:: İstenen ::
Lütfen aşağıdaki satırları güncelleyin: "camera" ifadesi yerine "lens" yazın, diğer her şeyi olduğu gibi bırakın.

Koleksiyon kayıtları
# # # #

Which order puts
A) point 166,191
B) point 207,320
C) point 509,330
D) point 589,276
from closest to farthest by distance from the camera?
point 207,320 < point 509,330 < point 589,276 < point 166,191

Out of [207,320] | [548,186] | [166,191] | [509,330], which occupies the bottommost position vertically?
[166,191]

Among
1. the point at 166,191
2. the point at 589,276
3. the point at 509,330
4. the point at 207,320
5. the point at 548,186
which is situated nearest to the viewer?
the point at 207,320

# # # #

:: Tamamlanan görev ::
Which order puts
A) point 166,191
B) point 207,320
C) point 509,330
D) point 589,276
from closest to farthest by distance from the lens?
point 207,320 < point 509,330 < point 589,276 < point 166,191

Out of [207,320] | [548,186] | [166,191] | [509,330], which occupies the bottommost position vertically?
[166,191]

Among
1. the point at 166,191
2. the point at 589,276
3. the point at 509,330
4. the point at 207,320
5. the point at 548,186
which is situated nearest to the viewer?
the point at 207,320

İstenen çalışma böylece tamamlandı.